▶ _Short problem_
Give back, unchanged, each line from the one containing "Considering the positions" through the last line of the entries below.

------------------------------------------------

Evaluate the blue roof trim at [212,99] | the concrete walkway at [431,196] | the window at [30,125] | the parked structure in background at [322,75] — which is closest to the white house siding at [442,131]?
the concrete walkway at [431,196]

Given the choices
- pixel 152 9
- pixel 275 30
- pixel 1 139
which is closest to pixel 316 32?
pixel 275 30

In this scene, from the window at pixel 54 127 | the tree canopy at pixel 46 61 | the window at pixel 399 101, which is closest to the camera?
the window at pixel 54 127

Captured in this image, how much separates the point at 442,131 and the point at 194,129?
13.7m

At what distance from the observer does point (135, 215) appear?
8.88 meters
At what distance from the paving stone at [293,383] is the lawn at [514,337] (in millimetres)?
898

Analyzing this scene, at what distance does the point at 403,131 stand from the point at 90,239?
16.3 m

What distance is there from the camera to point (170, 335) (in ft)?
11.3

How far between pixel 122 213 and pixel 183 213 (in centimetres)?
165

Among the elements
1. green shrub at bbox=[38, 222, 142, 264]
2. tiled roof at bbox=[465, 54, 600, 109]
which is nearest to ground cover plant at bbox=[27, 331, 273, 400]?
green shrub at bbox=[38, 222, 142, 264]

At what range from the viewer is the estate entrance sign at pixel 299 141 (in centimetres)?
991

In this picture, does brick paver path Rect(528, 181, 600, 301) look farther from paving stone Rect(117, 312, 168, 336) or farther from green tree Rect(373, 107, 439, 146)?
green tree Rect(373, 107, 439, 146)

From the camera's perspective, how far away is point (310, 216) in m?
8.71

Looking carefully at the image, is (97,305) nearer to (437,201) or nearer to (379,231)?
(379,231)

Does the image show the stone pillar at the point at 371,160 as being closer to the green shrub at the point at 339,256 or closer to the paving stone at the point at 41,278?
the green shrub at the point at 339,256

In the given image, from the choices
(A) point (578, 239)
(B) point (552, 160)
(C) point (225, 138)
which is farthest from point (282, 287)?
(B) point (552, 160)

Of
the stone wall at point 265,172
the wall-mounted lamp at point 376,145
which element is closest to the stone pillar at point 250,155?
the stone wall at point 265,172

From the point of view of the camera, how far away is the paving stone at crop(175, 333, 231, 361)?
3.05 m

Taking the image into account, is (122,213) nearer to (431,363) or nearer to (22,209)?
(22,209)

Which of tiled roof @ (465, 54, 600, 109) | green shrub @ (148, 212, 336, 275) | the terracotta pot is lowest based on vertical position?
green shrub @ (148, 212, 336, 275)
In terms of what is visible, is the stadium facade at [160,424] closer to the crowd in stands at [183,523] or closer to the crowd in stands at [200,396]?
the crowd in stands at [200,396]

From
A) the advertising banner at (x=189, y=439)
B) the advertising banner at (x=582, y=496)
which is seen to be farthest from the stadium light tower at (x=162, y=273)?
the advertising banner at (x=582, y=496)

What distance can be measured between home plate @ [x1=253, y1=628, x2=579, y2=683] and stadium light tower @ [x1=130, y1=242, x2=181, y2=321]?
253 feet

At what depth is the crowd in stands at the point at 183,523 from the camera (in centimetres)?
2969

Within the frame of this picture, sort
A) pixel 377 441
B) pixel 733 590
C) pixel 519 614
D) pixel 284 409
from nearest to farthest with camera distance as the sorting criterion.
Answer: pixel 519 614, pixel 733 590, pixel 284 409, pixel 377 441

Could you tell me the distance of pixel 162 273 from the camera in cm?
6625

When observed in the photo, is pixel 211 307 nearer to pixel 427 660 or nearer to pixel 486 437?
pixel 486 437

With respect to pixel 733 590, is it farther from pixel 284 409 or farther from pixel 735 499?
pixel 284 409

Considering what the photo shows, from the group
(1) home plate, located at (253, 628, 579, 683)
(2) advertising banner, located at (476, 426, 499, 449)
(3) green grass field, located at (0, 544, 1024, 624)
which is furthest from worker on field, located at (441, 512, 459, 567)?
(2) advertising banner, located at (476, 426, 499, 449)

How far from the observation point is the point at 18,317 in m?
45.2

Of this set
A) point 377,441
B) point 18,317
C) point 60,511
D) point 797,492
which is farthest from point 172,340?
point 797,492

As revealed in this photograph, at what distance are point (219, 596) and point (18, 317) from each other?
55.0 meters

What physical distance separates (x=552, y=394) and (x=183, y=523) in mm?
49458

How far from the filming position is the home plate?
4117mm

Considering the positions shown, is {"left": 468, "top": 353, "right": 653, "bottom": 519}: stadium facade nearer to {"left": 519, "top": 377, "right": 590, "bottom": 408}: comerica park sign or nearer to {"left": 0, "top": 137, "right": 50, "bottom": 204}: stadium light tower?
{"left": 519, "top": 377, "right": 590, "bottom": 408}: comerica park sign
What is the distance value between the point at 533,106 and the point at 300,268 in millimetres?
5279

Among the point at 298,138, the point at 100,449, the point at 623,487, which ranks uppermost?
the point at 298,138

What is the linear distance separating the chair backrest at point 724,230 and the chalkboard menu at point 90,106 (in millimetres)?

------------------------------------------------

▶ _Exercise result_
Considering the positions shown, is {"left": 468, "top": 353, "right": 653, "bottom": 519}: stadium facade nearer to {"left": 519, "top": 377, "right": 590, "bottom": 408}: comerica park sign or nearer to {"left": 0, "top": 137, "right": 50, "bottom": 204}: stadium light tower?
{"left": 519, "top": 377, "right": 590, "bottom": 408}: comerica park sign
What is the distance value between the point at 533,106 and the point at 300,268 in millimetres?
5279

Among the point at 298,138, the point at 100,449, the point at 623,487, which ranks uppermost?
the point at 298,138

What is the linear distance separating the chair backrest at point 724,230 and the chalkboard menu at point 90,106 (in millimetres)?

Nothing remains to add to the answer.